Парадокс заключается в том, что «закон Савченко» играет на руку реальным преступникам, осужденным по делу, - поскольку «половинит» их сроки. Но при этом люди, арестованные по сфабрикованным или сомнительным обвинениям, рискуют попасть в такой «межеумочный период», когда обвинение и суд будут искусственно подводить их под действие «закона Савченко». То есть, невинно севшим этот закон только добавляет страданий. Стороне обвинения он помогает частично справиться с задачей, даже провалив доказательную базу: достаточно затянуть суд до нужного предела. Судье же «закон Савченко» позволяет не брать на себя ответственность за приговор: есть возможность «пропетлять», и власть не прогневив, и вроде бы не засадив невиновного в тюрьму…
Но человеку, поддающемуся искушению использовать этот казус для сохранения репутации или выполнения поставленной задачи, не стоит забывать, что Божий Суд не имеет ничего общего с «законом Савченко». Да и политзаключенный Спартак Головачёв, не бравший в руки оружия, никого не убивший и не избивший, не имеет ничего общего с «политзаключенной» Надеждой Савченко, которую обвиняют в военном преступлении.
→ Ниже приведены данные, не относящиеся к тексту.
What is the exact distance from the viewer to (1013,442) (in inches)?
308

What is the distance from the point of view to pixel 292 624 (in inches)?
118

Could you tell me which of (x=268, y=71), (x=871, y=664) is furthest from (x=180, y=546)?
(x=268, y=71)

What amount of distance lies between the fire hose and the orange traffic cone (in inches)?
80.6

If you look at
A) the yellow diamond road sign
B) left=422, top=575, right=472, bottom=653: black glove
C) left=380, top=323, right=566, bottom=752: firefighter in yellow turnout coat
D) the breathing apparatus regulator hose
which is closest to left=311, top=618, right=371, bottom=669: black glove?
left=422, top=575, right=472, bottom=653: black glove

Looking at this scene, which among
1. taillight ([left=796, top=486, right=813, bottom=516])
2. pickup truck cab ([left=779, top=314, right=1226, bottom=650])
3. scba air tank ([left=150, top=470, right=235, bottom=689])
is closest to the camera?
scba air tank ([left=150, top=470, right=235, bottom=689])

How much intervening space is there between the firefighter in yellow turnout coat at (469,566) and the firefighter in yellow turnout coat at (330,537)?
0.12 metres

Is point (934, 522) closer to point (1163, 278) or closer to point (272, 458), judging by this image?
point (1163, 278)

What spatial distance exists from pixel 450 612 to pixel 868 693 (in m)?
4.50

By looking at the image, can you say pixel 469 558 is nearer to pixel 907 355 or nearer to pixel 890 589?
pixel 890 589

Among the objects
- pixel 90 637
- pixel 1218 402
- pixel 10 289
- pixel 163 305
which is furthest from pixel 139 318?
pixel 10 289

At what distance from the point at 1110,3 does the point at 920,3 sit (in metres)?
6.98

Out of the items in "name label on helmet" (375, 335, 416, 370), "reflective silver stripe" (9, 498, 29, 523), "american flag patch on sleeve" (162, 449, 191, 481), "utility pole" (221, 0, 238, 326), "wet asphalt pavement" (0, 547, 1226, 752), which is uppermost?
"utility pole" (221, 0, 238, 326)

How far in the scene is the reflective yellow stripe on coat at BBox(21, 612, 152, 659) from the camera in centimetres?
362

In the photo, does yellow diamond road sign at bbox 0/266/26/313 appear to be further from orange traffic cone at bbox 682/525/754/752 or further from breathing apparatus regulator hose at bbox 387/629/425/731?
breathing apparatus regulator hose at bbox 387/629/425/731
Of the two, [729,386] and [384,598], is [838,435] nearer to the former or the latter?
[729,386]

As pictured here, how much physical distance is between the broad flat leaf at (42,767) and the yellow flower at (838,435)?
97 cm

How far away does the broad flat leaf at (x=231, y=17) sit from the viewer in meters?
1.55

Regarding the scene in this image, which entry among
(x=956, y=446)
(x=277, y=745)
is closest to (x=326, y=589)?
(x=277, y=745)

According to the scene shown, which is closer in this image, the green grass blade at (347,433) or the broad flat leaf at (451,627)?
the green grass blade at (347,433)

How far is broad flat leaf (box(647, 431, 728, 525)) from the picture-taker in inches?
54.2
Савченко, скачущая по скамейке и тычущая средний палец суду, - перекошенное лицо той части украинского мира, для которой убийство мирных жителей перестало быть страшным грехом.
Да и российских «прогрессивных человеков» уже не смущают такие заявления подсудимой: «И как бы ни верещали здесь мирные жители Донбасса, потерпевшие и сепаратисты, что убивают только их…». А добродушно улыбающийся Спартак Головачёв, читающий в СИЗО «Несвятые святые» архимандрита Тихона (Шевкунова) и «Воспоминания» Сергея Фуделя, - лицо того русского мира Украины, которого вроде и не существует для «прогрессивного человечества".